→ GIVEN TEXT
· · · · ·

Brendan Francis "Brush" Shiels (born 24 October 1945, Phibsboro, Dublin, Ireland) is an Irish musician from County Dublin, best known for being the frontman of Gary Moore's first band, Skid Row. Brush Shiels had a TV show on RTÉ called Off yer Brush and was twice managed by boyband mentor Louis Walsh. He now appears regularly providing musical accompaniment on the Joe Duffy Liveline radio programme on RTÉ and still performs live around venues in the UK and Ireland.

Brush also enjoyed a brief spell as a footballer representing Bohemian F.C. in the 1960s. Shiels has helped Bohemians recent times by making appearances at fundraising events to try and ensure the survival of his former club.

In 1971 Billboard praised Shiels, Bridgeman and Moore for their album 34 Hours suggesting the "lads will travel far". Shiels played at such internationally known music venues such as Fillmore West and Whisky a Go Go. and in 1986 played at the Self Aid benefit concert for unemployed in Ireland.

In December 2012 he suffered a heart failure caused by a viral infection and was admitted to Connolly Hospital in Blanchardstown for two weeks. In 2013, Brush was one of the legends from the Irish entertainment business to perform at the Philip Chevron testimonial.

· · · · ·

→ EXTRACTED DATA
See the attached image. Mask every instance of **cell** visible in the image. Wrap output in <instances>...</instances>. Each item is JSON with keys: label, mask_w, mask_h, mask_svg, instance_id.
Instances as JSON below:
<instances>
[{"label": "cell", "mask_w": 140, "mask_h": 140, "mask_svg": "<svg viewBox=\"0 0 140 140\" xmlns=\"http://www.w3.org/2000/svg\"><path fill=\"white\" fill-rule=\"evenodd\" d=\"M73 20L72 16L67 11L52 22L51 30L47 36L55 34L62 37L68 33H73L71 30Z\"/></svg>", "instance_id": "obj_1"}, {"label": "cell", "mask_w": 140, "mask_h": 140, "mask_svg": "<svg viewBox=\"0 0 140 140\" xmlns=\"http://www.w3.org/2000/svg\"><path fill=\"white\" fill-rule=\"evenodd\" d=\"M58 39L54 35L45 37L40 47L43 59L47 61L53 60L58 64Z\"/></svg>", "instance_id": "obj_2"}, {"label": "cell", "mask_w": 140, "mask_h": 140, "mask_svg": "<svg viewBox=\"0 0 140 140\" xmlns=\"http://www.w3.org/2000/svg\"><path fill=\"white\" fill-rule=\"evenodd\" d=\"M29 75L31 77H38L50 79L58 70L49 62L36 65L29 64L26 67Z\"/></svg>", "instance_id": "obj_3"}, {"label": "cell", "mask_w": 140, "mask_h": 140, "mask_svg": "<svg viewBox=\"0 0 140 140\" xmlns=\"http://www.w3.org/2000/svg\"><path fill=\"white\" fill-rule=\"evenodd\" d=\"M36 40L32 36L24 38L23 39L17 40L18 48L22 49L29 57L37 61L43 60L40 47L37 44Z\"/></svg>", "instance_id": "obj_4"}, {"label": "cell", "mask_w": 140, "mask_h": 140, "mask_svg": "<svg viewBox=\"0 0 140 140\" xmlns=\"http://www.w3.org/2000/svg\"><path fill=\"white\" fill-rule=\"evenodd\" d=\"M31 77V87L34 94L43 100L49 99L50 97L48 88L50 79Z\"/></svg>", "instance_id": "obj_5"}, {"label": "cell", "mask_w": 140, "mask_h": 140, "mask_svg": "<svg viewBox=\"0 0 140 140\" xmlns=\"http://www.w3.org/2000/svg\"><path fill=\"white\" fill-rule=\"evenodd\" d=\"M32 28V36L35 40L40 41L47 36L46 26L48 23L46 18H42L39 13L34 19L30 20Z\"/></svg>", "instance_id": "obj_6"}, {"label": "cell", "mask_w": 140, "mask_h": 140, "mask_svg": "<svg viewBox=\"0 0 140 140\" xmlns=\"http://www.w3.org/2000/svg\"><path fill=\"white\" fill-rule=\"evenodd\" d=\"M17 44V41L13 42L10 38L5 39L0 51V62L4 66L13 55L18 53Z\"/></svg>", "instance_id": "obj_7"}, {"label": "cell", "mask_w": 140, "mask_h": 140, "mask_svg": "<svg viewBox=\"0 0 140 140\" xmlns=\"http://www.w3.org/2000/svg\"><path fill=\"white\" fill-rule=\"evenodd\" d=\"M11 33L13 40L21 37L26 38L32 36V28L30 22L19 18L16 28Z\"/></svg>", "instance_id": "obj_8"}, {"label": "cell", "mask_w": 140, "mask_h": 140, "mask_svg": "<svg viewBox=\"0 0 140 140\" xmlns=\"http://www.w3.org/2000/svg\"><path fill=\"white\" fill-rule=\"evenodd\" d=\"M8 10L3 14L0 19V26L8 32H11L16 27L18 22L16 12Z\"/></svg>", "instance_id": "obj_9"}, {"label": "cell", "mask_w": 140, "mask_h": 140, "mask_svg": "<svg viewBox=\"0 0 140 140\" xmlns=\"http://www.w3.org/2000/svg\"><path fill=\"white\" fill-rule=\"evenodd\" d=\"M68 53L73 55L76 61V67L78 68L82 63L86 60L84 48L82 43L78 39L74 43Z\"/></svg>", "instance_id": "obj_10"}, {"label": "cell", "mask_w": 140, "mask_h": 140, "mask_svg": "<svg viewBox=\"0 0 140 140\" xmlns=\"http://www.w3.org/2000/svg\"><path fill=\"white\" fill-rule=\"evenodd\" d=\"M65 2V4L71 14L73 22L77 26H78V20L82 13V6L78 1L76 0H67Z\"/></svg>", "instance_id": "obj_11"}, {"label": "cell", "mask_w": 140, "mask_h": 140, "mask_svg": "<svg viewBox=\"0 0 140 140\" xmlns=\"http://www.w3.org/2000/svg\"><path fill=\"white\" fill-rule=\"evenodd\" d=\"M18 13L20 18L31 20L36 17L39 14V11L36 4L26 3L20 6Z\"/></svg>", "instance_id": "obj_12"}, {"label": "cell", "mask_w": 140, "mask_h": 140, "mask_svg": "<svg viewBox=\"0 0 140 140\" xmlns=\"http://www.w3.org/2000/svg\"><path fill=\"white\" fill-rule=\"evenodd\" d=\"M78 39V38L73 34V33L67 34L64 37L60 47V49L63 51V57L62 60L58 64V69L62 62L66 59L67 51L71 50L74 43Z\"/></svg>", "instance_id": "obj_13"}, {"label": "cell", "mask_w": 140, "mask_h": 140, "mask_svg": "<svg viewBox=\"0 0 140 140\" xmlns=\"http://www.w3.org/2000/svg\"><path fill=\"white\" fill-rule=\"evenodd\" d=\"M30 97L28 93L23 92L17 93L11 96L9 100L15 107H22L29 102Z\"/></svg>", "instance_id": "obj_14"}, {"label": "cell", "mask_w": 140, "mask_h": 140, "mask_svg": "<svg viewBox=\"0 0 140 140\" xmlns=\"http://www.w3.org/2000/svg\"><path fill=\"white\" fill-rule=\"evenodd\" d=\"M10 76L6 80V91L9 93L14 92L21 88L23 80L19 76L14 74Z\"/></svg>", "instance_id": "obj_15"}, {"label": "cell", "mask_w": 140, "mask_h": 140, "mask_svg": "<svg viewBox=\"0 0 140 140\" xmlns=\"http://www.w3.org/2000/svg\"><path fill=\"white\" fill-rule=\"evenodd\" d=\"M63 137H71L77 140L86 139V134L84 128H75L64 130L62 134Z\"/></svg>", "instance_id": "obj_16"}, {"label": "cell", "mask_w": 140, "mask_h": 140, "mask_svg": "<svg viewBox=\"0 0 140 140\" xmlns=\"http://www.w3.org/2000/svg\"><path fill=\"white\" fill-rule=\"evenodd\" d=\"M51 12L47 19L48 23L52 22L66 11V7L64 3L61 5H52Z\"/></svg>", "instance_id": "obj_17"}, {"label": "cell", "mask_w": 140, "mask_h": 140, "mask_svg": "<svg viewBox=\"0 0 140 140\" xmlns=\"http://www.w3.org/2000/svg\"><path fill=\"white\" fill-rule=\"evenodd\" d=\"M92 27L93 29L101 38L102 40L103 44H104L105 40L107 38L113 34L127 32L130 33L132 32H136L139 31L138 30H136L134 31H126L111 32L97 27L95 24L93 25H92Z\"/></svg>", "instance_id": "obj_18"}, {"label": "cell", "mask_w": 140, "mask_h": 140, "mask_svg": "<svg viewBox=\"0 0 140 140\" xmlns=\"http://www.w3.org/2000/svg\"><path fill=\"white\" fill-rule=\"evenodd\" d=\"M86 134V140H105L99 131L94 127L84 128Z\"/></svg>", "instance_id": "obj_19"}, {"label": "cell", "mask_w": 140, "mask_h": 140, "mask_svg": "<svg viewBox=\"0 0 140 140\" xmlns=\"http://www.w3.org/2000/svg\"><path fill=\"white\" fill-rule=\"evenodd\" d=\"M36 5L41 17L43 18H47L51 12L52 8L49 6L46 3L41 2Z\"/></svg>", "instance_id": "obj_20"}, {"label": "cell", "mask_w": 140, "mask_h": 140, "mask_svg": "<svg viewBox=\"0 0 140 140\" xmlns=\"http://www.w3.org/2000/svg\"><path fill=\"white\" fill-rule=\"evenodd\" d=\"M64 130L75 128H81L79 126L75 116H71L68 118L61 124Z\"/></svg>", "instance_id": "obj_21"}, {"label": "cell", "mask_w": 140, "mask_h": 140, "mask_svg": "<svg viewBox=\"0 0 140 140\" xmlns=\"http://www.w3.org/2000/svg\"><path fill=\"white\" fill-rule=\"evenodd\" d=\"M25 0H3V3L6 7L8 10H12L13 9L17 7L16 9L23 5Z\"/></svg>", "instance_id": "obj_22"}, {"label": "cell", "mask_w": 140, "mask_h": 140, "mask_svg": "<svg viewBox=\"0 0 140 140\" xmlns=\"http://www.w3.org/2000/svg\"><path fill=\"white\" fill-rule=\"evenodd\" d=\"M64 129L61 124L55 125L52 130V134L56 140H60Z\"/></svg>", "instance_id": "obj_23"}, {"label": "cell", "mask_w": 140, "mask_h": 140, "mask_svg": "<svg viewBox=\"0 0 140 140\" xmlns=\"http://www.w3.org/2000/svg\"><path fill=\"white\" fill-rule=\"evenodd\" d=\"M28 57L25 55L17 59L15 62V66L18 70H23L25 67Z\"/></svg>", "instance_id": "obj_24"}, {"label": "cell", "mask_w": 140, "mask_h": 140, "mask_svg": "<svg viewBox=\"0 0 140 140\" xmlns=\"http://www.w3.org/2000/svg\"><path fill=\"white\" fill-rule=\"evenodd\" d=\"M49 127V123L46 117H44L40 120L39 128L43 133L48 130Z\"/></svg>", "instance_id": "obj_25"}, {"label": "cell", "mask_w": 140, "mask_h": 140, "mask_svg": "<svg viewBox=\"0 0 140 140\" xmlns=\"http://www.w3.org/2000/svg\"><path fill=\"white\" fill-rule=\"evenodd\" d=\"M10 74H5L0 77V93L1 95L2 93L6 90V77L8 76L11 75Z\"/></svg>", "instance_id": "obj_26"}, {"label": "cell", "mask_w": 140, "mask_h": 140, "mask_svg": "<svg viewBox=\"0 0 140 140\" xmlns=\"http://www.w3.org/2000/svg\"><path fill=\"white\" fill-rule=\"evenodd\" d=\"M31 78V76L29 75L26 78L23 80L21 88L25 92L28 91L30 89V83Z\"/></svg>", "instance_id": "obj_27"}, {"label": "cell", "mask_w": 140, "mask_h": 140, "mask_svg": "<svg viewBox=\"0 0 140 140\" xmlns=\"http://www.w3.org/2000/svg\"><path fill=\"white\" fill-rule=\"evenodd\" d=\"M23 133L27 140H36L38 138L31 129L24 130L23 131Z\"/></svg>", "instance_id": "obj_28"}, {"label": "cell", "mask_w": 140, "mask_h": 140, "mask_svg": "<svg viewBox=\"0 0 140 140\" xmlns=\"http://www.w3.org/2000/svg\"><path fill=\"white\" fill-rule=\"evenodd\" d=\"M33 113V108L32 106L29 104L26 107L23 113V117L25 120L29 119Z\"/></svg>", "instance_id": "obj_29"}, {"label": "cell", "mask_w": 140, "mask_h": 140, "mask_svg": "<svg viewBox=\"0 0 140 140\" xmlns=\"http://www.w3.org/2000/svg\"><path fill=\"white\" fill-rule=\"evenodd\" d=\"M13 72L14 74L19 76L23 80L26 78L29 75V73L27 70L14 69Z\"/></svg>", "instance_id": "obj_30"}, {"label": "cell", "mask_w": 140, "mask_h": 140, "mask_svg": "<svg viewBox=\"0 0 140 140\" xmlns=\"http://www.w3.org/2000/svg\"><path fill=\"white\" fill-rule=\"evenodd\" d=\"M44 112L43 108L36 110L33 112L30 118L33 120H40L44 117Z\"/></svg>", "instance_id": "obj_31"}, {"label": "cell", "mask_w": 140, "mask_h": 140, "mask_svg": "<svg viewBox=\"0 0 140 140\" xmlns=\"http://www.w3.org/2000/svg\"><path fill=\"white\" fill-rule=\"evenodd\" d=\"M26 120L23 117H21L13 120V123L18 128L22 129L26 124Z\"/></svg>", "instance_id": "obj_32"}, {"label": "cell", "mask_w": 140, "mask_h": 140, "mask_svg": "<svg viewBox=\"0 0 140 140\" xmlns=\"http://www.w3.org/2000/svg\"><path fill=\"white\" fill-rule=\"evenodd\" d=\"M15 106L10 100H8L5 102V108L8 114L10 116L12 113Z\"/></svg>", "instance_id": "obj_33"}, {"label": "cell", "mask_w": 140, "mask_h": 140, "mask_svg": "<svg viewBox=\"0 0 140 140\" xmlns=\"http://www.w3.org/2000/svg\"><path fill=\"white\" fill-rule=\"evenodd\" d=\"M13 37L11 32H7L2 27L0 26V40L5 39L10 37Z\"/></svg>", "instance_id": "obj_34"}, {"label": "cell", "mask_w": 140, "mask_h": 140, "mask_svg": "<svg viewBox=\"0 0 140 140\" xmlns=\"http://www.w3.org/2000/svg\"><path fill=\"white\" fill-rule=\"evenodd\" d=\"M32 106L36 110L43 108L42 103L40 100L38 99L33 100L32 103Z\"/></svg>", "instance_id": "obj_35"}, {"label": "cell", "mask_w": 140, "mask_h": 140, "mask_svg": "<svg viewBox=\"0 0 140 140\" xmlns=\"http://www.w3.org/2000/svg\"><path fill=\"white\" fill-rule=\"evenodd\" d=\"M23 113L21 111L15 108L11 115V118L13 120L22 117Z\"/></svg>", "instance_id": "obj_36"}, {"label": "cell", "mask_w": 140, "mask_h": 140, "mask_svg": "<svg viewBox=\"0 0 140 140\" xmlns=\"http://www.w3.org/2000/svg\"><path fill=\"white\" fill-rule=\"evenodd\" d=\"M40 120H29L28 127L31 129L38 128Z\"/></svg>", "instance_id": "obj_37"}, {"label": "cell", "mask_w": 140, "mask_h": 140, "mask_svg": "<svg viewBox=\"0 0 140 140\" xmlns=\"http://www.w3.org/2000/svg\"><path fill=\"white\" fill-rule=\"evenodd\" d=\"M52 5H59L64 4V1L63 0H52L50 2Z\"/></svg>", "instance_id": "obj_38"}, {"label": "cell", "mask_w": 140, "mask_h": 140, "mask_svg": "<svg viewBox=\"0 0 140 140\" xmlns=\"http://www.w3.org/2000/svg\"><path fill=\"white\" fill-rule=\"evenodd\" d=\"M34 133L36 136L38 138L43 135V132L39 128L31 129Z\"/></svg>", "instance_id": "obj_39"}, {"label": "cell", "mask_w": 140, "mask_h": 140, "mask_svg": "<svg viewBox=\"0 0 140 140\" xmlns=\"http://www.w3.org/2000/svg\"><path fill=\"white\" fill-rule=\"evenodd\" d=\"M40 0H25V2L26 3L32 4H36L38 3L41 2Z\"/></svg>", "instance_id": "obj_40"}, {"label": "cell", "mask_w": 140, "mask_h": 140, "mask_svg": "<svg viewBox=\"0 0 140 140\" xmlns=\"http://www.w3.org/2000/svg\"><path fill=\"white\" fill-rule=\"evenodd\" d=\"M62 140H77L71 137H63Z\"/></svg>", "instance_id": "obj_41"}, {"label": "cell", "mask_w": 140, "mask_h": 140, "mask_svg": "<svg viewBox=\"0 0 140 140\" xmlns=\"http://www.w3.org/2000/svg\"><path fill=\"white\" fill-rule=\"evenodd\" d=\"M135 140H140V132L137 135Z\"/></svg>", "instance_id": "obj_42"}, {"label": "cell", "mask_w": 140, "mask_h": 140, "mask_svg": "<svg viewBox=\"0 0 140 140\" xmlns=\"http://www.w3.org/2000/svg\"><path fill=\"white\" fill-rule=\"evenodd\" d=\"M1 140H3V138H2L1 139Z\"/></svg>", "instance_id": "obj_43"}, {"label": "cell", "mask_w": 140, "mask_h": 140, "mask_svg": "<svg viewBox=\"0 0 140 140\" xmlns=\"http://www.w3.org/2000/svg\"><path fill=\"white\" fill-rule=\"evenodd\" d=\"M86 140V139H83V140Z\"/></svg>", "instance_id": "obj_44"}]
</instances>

· · · · ·

→ WHAT YOU NEED TO DO
A – Translate this sentence from the text about Brush Shiels into Spanish: "Brush also enjoyed a brief spell as a footballer representing Bohemian F.C. in the 1960s."
B – Please pick up the text about Brush Shiels after its last sentence and continue it.
The material has no connection to the text about Brush Shiels.

→ ANSWER SECTION
A – Brush también disfrutó de una breve etapa como futbolista, jugando para el Bohemian F.C. en la década de 1960.

B –
Discography

With Skid Row
Skid Row (CBS, 1970)
Skid (CBS, 1970)
34 Hours (CBS, 1971)
Alive and Kicking (Release Records, 1976) 
Skid Row (a.k.a. Gary Moore/Brush Shiels/Noel Bridgeman) (Castle Classics, 1990)
Live And On Song (Hux, 2006) 
Bon Jovi Never Rang Me (Bruised Records, 2012)

Solo
Brush Shiels (Hawk, 1977)
Old Pal (CMR, 1986)
Fields of Athenry (Bruised Records, 1988)
Bad Bob's Country Boogie (as "Brush Shiels & The Dublin Outlaws") (Bruised Records, 1990)
Wrapped Silage (Tractor, 1994)
Celtic Road Warrior (BUS Records, 1997)
18 Celtic Rock Classics (BUS Records, 1999)
Mad Dog Woman originally titled Skid Row Revisited (Brush Music, 2009)
A Brush With Life (Bruised Records, 2012)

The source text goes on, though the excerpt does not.